Taylor bookended his opening statement by emphasising the importance of US support for Ukraine and the heroism of the Ukrainian people, who he said were standing up to Russian aggression and yearning for a “more secure and prosperous life”.
Previous posts
Two previous posts are entitled:
Ukraine
Click here for previous posts about Ukraine >
Commentary
I am highly impressed with the sense of dedication and command of language evident in recent statements by Marie L. Yovanovitch, Fiona Hill, and William B. Taylor.
American dedication by itself does not guarantee that things will work out well, as the American experience in Vietnam as underlined at a previous post attests. Nor does command of language by itself guarantee that things will work out well, as sometimes such a command is dedicated most of all toward public relations strategies where language serves hierarchical configurations of forces that bode well for some but not for others.

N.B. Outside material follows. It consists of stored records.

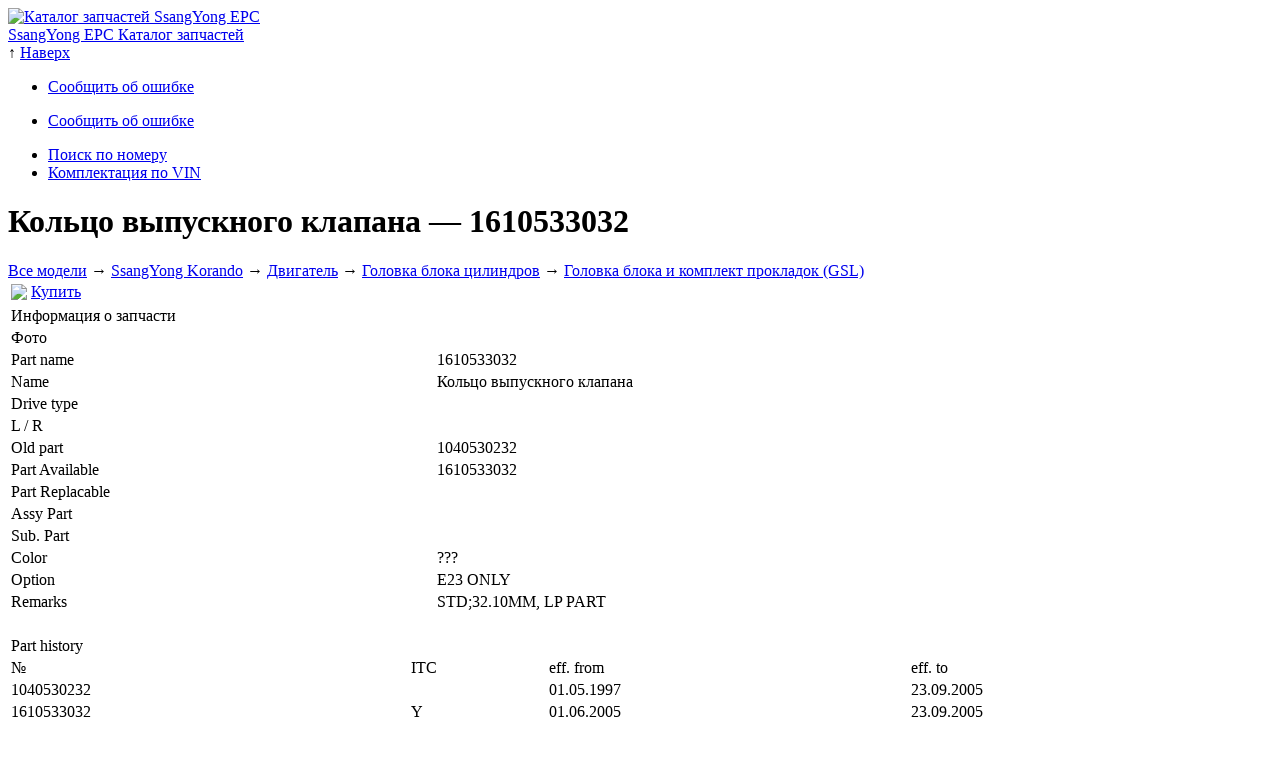

--- FILE ---
content_type: text/html; charset=utf-8
request_url: http://www.ssangyong.pro/catalog/korando/1/2/11/28/1610533032/
body_size: 2886
content:
<!DOCTYPE html PUBLIC "-//W3C//DTD XHTML 1.0 Transitional//EN" "http://www.w3.org/TR/xhtml1/DTD/xhtml1-transitional.dtd">
<html xmlns="http://www.w3.org/1999/xhtml">
<head>
<meta name="viewport" content="width=device-width, initial-scale=1">
<meta name="format-detection" content="telephone=no">
<meta http-equiv="Content-Type" content="text/html; charset=utf-8">	
<script type="text/javascript" src="http://ssangyong.pro/js/jquery-1.8.3.js"></script>
<script type="text/javascript" src="http://ssangyong.pro/js/fancybox/jquery.fancybox-1.3.4.pack.js"></script>
<link rel="stylesheet" href="http://ssangyong.pro/js/fancybox/jquery.fancybox-1.3.4.css" type="text/css" media="screen" />
<script type="text/javascript" src="http://ssangyong.pro/js/scripts.js"></script>
<script language="VBScript">
<!--
Sub navmovie_FSCommand(ByVal command, ByVal args)
call navmovie_DoFSCommand(command, args)
end sub
-->
</script>
<title>1610533032 - Кольцо выпускного клапана - Головка блока и комплект прокладок (GSL) - SsangYong Korando - Электронный каталог запчастей SsangYong EPC</title>
<meta name="description" content="Запчасти для SsangYon­g. 1610533032 - Кольцо выпускного клапана - Головка блока и комплект прокладок (GSL) - Головка блока цилиндров - Двигатель - SsangYong Korando - Электронный каталог запчастей SsangYong EPC.">
<meta name="keywords" content="1610533032, Кольцо выпускного клапана, SsangYong Korando">
<link rel="stylesheet" href="http://ssangyong.pro/css/style.css">
<link rel="shortcut icon" type="image/x-icon" href="http://ssangyong.pro/favicon.ico">
<link rel="apple-touch-icon" href="http://ssangyong.pro/img/iphone_icon.png">

<!-- Global site tag (gtag.js) - Google Analytics -->
<script async src="https://www.googletagmanager.com/gtag/js?id=UA-151461362-1"></script>
<script>
  window.dataLayer = window.dataLayer || [];
  function gtag(){dataLayer.push(arguments);}
  gtag('js', new Date());

  gtag('config', 'UA-151461362-1');
</script>

</head>
<body>
<div id="layout">
<div id="header_menu" class="header_relative"><div class="left"><div class="logo"><a href="http://www.ssangyong.pro/"><img src="http://www.ssangyong.pro/img/logo.png" alt="Каталог запчастей SsangYong EPC"></a></div><div class="title"><a href="http://www.ssangyong.pro/">SsangYong&nbsp;EPC Каталог&nbsp;запчастей</a></div></div><div class="left"><div class="toplink"><span>↑</span> <a href="#">Наверх</a></div></div><div class="right">
	<ul><noindex><li style="display:none;"><a rel="nofollow" href="http://www.ssangyong.pro/admin/">Админка</a></li></noindex><li id="link_bug_nologin"><a href="http://www.ssangyong.pro/bug/">Сообщить об ошибке</a></li></ul><ul id="link_bug_nologin"><li><a href="http://www.ssangyong.pro/bug/">Сообщить об ошибке</a></li></ul>
	</div>
	<div class="clear"></div>
	</div>
	<div id="header_menu_bottom"><div class="left"><ul><li><a href="/search/">Поиск по номеру</a></li><li><a href="/vin/">Комплектация по VIN</a></li></ul></div>

	<div class="right">
	</div>
	<div class="clear"></div>
	</div><div id="bread" class="bread_relative"><div class="title_and_breadcrumbs"><h1>Кольцо выпускного клапана <span class="eng">&mdash; 1610533032</span></h1><div class="breadcrumbs"><span><a href="http://www.ssangyong.pro/">Все модели</a>&nbsp;</span><span>&rarr;&nbsp;<a href="http://www.ssangyong.pro/catalog/korando/">SsangYong Korando</a>&nbsp;</span><span>&rarr;&nbsp;<a href="http://www.ssangyong.pro/catalog/korando/1/">Двигатель</a>&nbsp;</span><span>&rarr;&nbsp;<a href="http://www.ssangyong.pro/catalog/korando/1/2/">Головка блока цилиндров</a>&nbsp;</span><span>&rarr;&nbsp;<a href="http://www.ssangyong.pro/catalog/korando/1/2/11/#div_28_id">Головка блока и комплект прокладок (GSL)</a></span></div></div></div><div id="page"><div class="form_search_result" style="padding-bottom: 40px;"><table class="link_buy"><tr><td><img src="http://ssangyong.pro/img/cart-32.png"></td><td><div style="display:none;">n: 1</div><div style="display:none;">m: 0</div><a href="https://www.ssangyongmarket.ru/search.html?article=1610533032" rel="nofollow"  target="_blank" >Купить</a></td><td width="99%"></td></tr></table><div class="left50"><table width="100%" style="margin:0 0 20px 0;"><tr class="table_title"><td colspan="2">Информация о запчасти</td></tr><tr><td>Фото</td><td></td></tr><tr><td>Part name</td><td>1610533032</td></tr><tr><td>Name</td><td>Кольцо выпускного клапана</td></tr><tr><td>Drive type</td><td></td></tr><tr><td>L / R</td><td></td></tr><tr><td>Old part</td><td>1040530232</td></tr><tr><td>Part Available</td><td>1610533032</td></tr><tr><td>Part Replacable</td><td></td></tr><tr><td>Assy Part</td><td></td></tr><tr><td>Sub. Part</td><td></td></tr><tr><td>Color</td><td>???</td></tr><tr><td>Option</td><td>E23 ONLY</td></tr><tr><td>Remarks</td><td>STD;32.10MM, LP PART</td></tr></table><table width="100%"><tr class="table_title"><td colspan="4">Part history</td></tr><tr><td>№</td><td>ITC</td><td>eff. from</td><td>eff. to</td></tr><tr><td>1040530232</td><td></td><td>01.05.1997</td><td>23.09.2005</td></tr><tr class="bg"><td>1610533032</td><td>Y</td><td>01.06.2005</td><td>23.09.2005</td></tr></table></div><div class="left100"><table width="100%"><tr class="table_title"><td colspan="2">Запчасти в группах</td></tr><tr class="bg"><td width="120" align="center"><a target="_parent" href="http://www.ssangyong.pro/catalog/korando/1/2/11/28/1610533032/">Инфо о&nbsp;детали</a></td><td><i>в&nbsp;каталоге</i> 1211 «<a target="_parent" href="http://www.ssangyong.pro/catalog/korando/1/2/11/#div_28_id">Головка блока и комплект прокладок (GSL)</a>»</td></tr></table></div><div class="clear"></div></div></div><div id="footer">
	<div class="left">© 2013&ndash;2026 <a href="http://www.ssangyong.pro/">Каталог запчастей SsangYong EPC</a></div>
	<div class="bottom_menu"><ul><li><a href="/contacts/">Контакты</a></li></ul></div>
	<div class="right"></div>
	<div class="clear"></div>
	</div></div>
<!-- Yandex.Metrika counter -->
<script type="text/javascript">
(function (d, w, c) {
    (w[c] = w[c] || []).push(function() {
        try {
            w.yaCounter19958395 = new Ya.Metrika({id:19958395,
                    webvisor:true,
                    clickmap:true,
                    trackLinks:true,
                    accurateTrackBounce:true,
                    trackHash:true});
        } catch(e) { }
    });

    var n = d.getElementsByTagName("script")[0],
        s = d.createElement("script"),
        f = function () { n.parentNode.insertBefore(s, n); };
    s.type = "text/javascript";
    s.async = true;
    s.src = (d.location.protocol == "https:" ? "https:" : "http:") + "//mc.yandex.ru/metrika/watch.js";

    if (w.opera == "[object Opera]") {
        d.addEventListener("DOMContentLoaded", f, false);
    } else { f(); }
})(document, window, "yandex_metrika_callbacks");
</script>
<noscript><div><img src="//mc.yandex.ru/watch/19958395" style="position:absolute; left:-9999px;" alt="" /></div></noscript>
<!-- /Yandex.Metrika counter -->
<!-- BEGIN JIVOSITE CODE {literal} -->
<script type='text/javascript'>
(function(){ var widget_id = '65Fby8b1vO';var d=document;var w=window;function l(){
  var s = document.createElement('script'); s.type = 'text/javascript'; s.async = true;
  s.src = '//code.jivosite.com/script/widget/'+widget_id
    ; var ss = document.getElementsByTagName('script')[0]; ss.parentNode.insertBefore(s, ss);}
  if(d.readyState=='complete'){l();}else{if(w.attachEvent){w.attachEvent('onload',l);}
  else{w.addEventListener('load',l,false);}}})();
</script>
<!-- {/literal} END JIVOSITE CODE -->
</body>
</html>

These qualifications aside, the sense of dedication and facility with language, evident in statements by the above-noted diplomats, is highly impressive and inspiring.
With regard to storytelling associated with the ongoing impeachment inquiry, I am reminded of observations by James C. Scott regarding corruption as a regular part of political life in specified circumstances.
We can add that storytelling, which entails a process of social construction, and is frequently concerned with a divergence in responses to ambiguous communications and situations, is at times based upon evidence, and at other times proceeds (highly effectively, depending on the audience) in the absence of it.
I am reminded, as well, of the relevance, when we seek to gain understanding of military history and contemporary news events, of the metaphors, and conceptual frameworks, around which gangster and espionage literature is constructed.